● GIVEN PROBLEM
Switch every "grass embankment" in the rows below to "grassy slope" and leave everything else unchanged.
>> BEGIN RECORDS FOR PROCESSING
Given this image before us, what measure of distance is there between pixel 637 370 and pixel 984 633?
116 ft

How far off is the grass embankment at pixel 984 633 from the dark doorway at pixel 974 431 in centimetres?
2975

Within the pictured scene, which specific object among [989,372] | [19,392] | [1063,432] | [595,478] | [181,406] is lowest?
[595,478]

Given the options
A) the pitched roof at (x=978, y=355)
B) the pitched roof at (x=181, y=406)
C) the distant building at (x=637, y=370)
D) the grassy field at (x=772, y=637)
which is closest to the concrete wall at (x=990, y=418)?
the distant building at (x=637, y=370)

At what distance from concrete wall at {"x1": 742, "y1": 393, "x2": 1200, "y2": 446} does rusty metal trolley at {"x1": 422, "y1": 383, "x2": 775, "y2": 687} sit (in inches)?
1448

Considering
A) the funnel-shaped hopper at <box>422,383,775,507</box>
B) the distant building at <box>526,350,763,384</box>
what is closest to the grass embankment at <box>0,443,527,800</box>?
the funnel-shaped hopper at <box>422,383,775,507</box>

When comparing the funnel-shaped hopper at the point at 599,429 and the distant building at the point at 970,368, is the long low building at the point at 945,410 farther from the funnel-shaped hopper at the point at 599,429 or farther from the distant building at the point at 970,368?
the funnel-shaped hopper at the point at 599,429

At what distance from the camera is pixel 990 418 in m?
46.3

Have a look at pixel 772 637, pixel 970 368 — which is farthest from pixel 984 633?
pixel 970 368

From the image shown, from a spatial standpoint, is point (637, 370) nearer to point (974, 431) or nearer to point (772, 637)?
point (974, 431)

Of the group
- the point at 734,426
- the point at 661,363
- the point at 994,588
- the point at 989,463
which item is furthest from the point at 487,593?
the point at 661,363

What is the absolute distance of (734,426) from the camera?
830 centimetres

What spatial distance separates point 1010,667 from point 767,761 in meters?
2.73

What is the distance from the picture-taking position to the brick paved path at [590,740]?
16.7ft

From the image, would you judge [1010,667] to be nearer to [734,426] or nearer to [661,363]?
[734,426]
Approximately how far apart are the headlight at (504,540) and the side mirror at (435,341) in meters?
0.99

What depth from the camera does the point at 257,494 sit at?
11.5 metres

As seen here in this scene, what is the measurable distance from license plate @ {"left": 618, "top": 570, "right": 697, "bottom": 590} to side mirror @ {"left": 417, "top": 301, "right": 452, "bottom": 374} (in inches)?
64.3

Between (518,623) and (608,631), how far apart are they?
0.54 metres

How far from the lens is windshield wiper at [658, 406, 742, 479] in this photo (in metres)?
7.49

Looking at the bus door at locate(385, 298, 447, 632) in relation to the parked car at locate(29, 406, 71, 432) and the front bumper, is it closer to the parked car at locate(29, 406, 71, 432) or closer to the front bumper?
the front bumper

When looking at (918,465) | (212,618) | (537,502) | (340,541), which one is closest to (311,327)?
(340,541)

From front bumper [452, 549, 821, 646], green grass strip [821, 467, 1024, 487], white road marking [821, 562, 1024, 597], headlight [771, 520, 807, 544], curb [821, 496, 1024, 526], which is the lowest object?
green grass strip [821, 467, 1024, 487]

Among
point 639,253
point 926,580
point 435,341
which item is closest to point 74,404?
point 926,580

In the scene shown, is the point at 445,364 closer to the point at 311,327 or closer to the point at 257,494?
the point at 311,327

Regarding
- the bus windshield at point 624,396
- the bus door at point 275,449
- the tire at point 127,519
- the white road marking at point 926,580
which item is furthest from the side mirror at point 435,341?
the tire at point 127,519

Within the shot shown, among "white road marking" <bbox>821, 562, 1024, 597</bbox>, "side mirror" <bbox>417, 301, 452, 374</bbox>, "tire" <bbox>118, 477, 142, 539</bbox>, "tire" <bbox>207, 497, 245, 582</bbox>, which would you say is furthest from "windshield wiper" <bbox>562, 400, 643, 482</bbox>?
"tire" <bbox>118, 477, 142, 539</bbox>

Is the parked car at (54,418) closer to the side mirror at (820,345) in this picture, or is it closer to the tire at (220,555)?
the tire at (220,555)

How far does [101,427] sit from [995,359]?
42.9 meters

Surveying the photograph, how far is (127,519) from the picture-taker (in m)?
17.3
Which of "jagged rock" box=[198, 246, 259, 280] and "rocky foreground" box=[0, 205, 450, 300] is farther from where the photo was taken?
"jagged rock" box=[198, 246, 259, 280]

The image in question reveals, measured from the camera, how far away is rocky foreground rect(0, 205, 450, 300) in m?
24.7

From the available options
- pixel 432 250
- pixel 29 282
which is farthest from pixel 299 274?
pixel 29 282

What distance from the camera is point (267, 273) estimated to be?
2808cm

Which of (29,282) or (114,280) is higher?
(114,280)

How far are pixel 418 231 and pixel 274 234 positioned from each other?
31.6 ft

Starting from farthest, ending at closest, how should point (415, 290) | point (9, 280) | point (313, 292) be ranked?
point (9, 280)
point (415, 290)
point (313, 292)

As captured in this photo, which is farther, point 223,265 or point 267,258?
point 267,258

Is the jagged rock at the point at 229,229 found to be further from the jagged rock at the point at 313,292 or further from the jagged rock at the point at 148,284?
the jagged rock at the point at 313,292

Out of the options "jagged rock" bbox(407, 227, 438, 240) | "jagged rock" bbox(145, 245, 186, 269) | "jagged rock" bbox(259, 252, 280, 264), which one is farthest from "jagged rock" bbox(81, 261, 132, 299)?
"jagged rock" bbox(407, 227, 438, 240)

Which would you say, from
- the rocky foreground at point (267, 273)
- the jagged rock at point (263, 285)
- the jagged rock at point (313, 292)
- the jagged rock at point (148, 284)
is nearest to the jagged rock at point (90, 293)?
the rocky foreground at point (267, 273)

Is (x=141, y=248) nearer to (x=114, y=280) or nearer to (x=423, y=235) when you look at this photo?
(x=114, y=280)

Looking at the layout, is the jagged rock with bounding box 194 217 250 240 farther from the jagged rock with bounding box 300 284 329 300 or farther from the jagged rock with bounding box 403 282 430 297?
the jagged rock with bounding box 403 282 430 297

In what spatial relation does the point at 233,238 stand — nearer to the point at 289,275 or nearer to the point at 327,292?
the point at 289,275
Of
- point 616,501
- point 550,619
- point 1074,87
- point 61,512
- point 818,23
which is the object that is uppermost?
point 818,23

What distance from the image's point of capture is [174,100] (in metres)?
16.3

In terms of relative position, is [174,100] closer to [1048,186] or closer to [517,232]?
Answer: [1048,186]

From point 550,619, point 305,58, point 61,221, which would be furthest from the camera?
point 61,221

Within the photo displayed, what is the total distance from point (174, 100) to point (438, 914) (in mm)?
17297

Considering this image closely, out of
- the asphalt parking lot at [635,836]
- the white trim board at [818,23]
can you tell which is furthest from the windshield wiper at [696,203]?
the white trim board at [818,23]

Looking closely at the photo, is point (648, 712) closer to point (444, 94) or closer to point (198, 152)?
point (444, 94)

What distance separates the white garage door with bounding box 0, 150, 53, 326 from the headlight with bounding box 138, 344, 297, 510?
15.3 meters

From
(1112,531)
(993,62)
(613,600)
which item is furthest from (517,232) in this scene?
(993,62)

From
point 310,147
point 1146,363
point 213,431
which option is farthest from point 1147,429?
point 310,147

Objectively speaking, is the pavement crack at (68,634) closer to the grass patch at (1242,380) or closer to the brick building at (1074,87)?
>> END RECORDS FOR PROCESSING
● TASK RESPONSE
Given this image before us, what measure of distance is there between pixel 637 370 and pixel 984 633?
116 ft

How far off is the grassy slope at pixel 984 633 from the dark doorway at pixel 974 431 in centimetres?
2975

Within the pictured scene, which specific object among [989,372] | [19,392] | [1063,432] | [595,478] | [181,406] is lowest?
[595,478]

Given the options
A) the pitched roof at (x=978, y=355)
B) the pitched roof at (x=181, y=406)
C) the distant building at (x=637, y=370)
D) the grassy field at (x=772, y=637)
which is closest to the concrete wall at (x=990, y=418)?
the distant building at (x=637, y=370)

At what distance from concrete wall at {"x1": 742, "y1": 393, "x2": 1200, "y2": 446} does rusty metal trolley at {"x1": 422, "y1": 383, "x2": 775, "y2": 687} sit (in inches)?
1448

Considering
A) the funnel-shaped hopper at <box>422,383,775,507</box>
B) the distant building at <box>526,350,763,384</box>
what is closest to the grassy slope at <box>0,443,527,800</box>?
the funnel-shaped hopper at <box>422,383,775,507</box>

When comparing the funnel-shaped hopper at the point at 599,429 and the distant building at the point at 970,368, is the long low building at the point at 945,410 farther from the funnel-shaped hopper at the point at 599,429 or farther from the distant building at the point at 970,368?
the funnel-shaped hopper at the point at 599,429

At what distance from the camera is pixel 990 418 in m?
46.3

Have a look at pixel 772 637, pixel 970 368 — which is farthest from pixel 984 633?
pixel 970 368

From the image shown, from a spatial standpoint, is point (637, 370) nearer to point (974, 431) or nearer to point (772, 637)?
point (974, 431)

Of the group
- the point at 734,426
- the point at 661,363
- the point at 994,588
- the point at 989,463
which item is furthest from the point at 487,593?
the point at 661,363

What is the absolute distance of (734,426) from the camera?
830 centimetres

What spatial distance separates point 1010,667 from point 767,761 in meters?
2.73

What is the distance from the picture-taking position to the brick paved path at [590,740]?
16.7ft

From the image, would you judge [1010,667] to be nearer to [734,426] or nearer to [661,363]?
[734,426]
Approximately how far apart are the headlight at (504,540) and the side mirror at (435,341) in meters?
0.99

What depth from the camera does the point at 257,494 sit at?
11.5 metres

As seen here in this scene, what is the measurable distance from license plate @ {"left": 618, "top": 570, "right": 697, "bottom": 590} to side mirror @ {"left": 417, "top": 301, "right": 452, "bottom": 374} (in inches)?
64.3

Between (518,623) and (608,631), how far apart are they?
0.54 metres

How far from the lens is windshield wiper at [658, 406, 742, 479] in this photo (in metres)?
7.49

Looking at the bus door at locate(385, 298, 447, 632) in relation to the parked car at locate(29, 406, 71, 432) and the front bumper, is it closer to the parked car at locate(29, 406, 71, 432) or closer to the front bumper?
the front bumper

When looking at (918,465) | (212,618) | (537,502) | (340,541), which one is closest to (311,327)?
(340,541)

From front bumper [452, 549, 821, 646], green grass strip [821, 467, 1024, 487], white road marking [821, 562, 1024, 597], headlight [771, 520, 807, 544], curb [821, 496, 1024, 526], which is the lowest object?
green grass strip [821, 467, 1024, 487]

Among
point 639,253
point 926,580
point 435,341
which item is closest to point 74,404?
point 926,580

In the scene shown, is the point at 445,364 closer to the point at 311,327 or closer to the point at 257,494?
the point at 311,327

Regarding
- the bus windshield at point 624,396
- the bus door at point 275,449
- the tire at point 127,519
- the white road marking at point 926,580
which item is furthest from the side mirror at point 435,341?
the tire at point 127,519

Within the shot shown, among "white road marking" <bbox>821, 562, 1024, 597</bbox>, "side mirror" <bbox>417, 301, 452, 374</bbox>, "tire" <bbox>118, 477, 142, 539</bbox>, "tire" <bbox>207, 497, 245, 582</bbox>, which would you say is furthest from "windshield wiper" <bbox>562, 400, 643, 482</bbox>?
"tire" <bbox>118, 477, 142, 539</bbox>

Is the parked car at (54,418) closer to the side mirror at (820,345) in this picture, or is it closer to the tire at (220,555)?
the tire at (220,555)

How far does [101,427] sit from [995,359]?
42.9 meters

Surveying the photograph, how far is (127,519) from the picture-taker (in m)?
17.3
Which of "jagged rock" box=[198, 246, 259, 280] and "rocky foreground" box=[0, 205, 450, 300] is farther from where the photo was taken?
"jagged rock" box=[198, 246, 259, 280]

The image in question reveals, measured from the camera, how far away is rocky foreground rect(0, 205, 450, 300) in m?
24.7

From the available options
- pixel 432 250
- pixel 29 282
which is farthest from pixel 299 274?
pixel 29 282

What distance from the camera is point (267, 273) estimated to be?
2808cm

Which of (29,282) or (114,280) is higher?
(114,280)

How far are pixel 418 231 and pixel 274 234 positioned from each other?
31.6 ft

Starting from farthest, ending at closest, how should point (415, 290) | point (9, 280) | point (313, 292) be ranked?
point (9, 280)
point (415, 290)
point (313, 292)

As captured in this photo, which is farther, point 223,265 or point 267,258?
point 267,258

Is the jagged rock at the point at 229,229 found to be further from the jagged rock at the point at 313,292 or further from the jagged rock at the point at 148,284?
the jagged rock at the point at 313,292

Out of the options "jagged rock" bbox(407, 227, 438, 240) | "jagged rock" bbox(145, 245, 186, 269) | "jagged rock" bbox(259, 252, 280, 264), which one is farthest from "jagged rock" bbox(81, 261, 132, 299)?
"jagged rock" bbox(407, 227, 438, 240)

Which would you say, from
- the rocky foreground at point (267, 273)
- the jagged rock at point (263, 285)
- the jagged rock at point (313, 292)
- the jagged rock at point (148, 284)
is nearest to the jagged rock at point (90, 293)?
the rocky foreground at point (267, 273)

Is (x=141, y=248) nearer to (x=114, y=280) or nearer to (x=423, y=235) when you look at this photo?
(x=114, y=280)

Looking at the layout, is the jagged rock with bounding box 194 217 250 240 farther from the jagged rock with bounding box 300 284 329 300 or farther from the jagged rock with bounding box 403 282 430 297?
the jagged rock with bounding box 403 282 430 297

In what spatial relation does the point at 233,238 stand — nearer to the point at 289,275 or nearer to the point at 327,292?
the point at 289,275
Of
- point 616,501
- point 550,619
- point 1074,87
- point 61,512
- point 818,23
which is the object that is uppermost?
point 818,23

What distance from the image's point of capture is [174,100] (in metres)?
16.3

In terms of relative position, is [174,100] closer to [1048,186] or closer to [517,232]?
Answer: [1048,186]

From point 550,619, point 305,58, point 61,221, which would be furthest from the camera?
point 61,221

Within the photo displayed, what is the total distance from point (174, 100) to point (438, 914) (in mm)?
17297

Considering this image closely, out of
- the asphalt parking lot at [635,836]
- the white trim board at [818,23]
can you tell which is furthest from the windshield wiper at [696,203]?
the white trim board at [818,23]

Looking closely at the photo, is point (648, 712) closer to point (444, 94) or closer to point (198, 152)?
point (444, 94)

What distance separates the white garage door with bounding box 0, 150, 53, 326 from the headlight with bounding box 138, 344, 297, 510?
15.3 meters

From
(1112,531)
(993,62)
(613,600)
which item is furthest from (517,232) in this scene?
(993,62)

From
point 310,147
point 1146,363
point 213,431
which option is farthest from point 1147,429?
point 310,147

Objectively speaking, is the pavement crack at (68,634) closer to the grass patch at (1242,380) or closer to the brick building at (1074,87)?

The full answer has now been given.